With metals, energies, stock indices, and grains representing the majority of the trading in the futures space, sometimes the Soft markets get, well…  ignored. Our last look at the softs markets was when sugar was showing a certain mountain type shape, not knowing where it would go from there.

But since then, Sugar has continued its slope, down 24% since October with 50 out of the past 70 days down, and now at its lowest point since 2010 (although up a little today) {disclaimer: past performance is not necessarily indicative of future results}.

Sugar(Disclaimer: Past performance is not necessarily indicative of future results)
Chart Source: Finviz.com

The reasons for the down move aren’t that people are no longer asking for sugar in their coffee or switching to Splenda (what happened to the War on Sugar), but that the big three sugar producers: Brazil, Thailand, and India are expected to outpace demand by 4.7 metric tons come September. That’s led to a lot of people piling in on the short side of this trade, as evidenced by the CFTC commitment of traders data via the Wall Street Journal.

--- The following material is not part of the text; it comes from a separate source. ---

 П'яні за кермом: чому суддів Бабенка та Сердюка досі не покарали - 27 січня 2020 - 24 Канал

“Money managers have been increasing their bets that raw-sugar prices would continue to fall. In the week ended Jan. 21, those bets outweighed wagers that prices would rise by the largest margin since July, according to the latest data from the Commodity Futures Trading Commission.”

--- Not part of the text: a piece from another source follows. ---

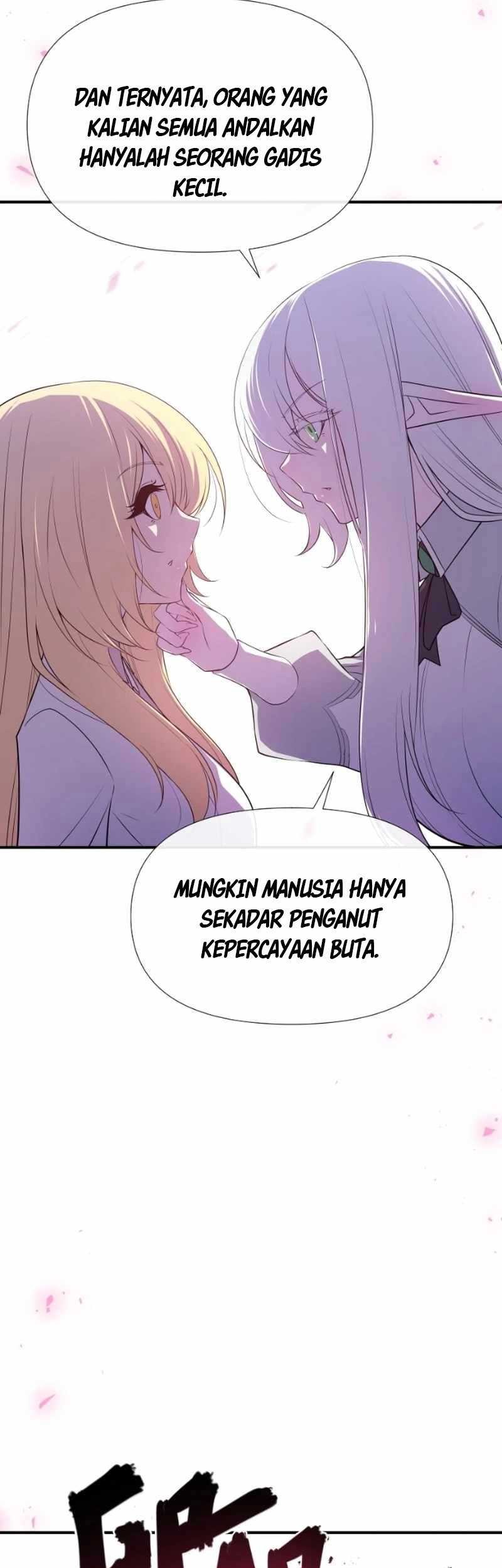 Retired Demon King Chapter 29 - halaman 26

But is there more than just supply and demand at work here? After all, back in October, one of Brazil’s largest sugar companies lost 180,000 tons of sugar in a fire (10% of Brazil’s export in a month), and the markets didn’t even flinch. So, how is it that a majority of traders in the sugar market are short positions? Yes, 4.7 tons is quite a bit more sugar than expected, but is there another factor at play?

Well, it just so happens that Brazil produces 25% of global production and 50 percent of world exports, and their economy (currency) is in a bit of a tight spot, after the fed’s decision to taper.

“Weakening currencies in Brazil and other large sugar producers also are expected to encourage exports, which could add to already robust supplies, said Michael McDougall, a senior vice president at brokerage Newedge.

When currencies in sugar-exporting countries weaken against the U.S. dollar, producers there often choose to export their crop because they would receive more of their local currency back for product sold abroad in dollars.”

A quick peek at the MSCI Emerging markets currency index shows a pretty similar down trend to Sugar, making the Sugar trade a sort of synthetic emerging markets short trade for all those who were complaining their managers weren’t short the Turkish Lira or Argentine Peso (those are so thinly traded, not many managers play in that space).

MSCI Emerging Currency Index(Disclaimer: past performance is not necessarily indicative of future results)
Source: MSCI

So, combine a lot of global supply with Brazilian Sugar farmers more willing to sell their Sugar for Dollars than their falling currency, and you have a classic down trend of your hands. Whatever the reason, it’s just the sort of trend most managed futures programs like to identify and ride out as long as they can.  And many futures traders and CTA’s alike have caught on: including Covenant Aggressive, Brandywine Symphony, Sona Trading, Auctos Global Diversified, Integrated Managed Futures, and Clarke Worldwide.

How do they do it?  Magic? Nope. Boots on the ground in Brazil analyzing the crop? No sir. They do it by tracking markets like sugar and entering into a short trade when the market breaks below its 20 day low, 200 day moving average, lower Bollinger band, and so forth. They do it by being wrong a lot when the market has a false breakout, in order to be right when the market keeps going that direction.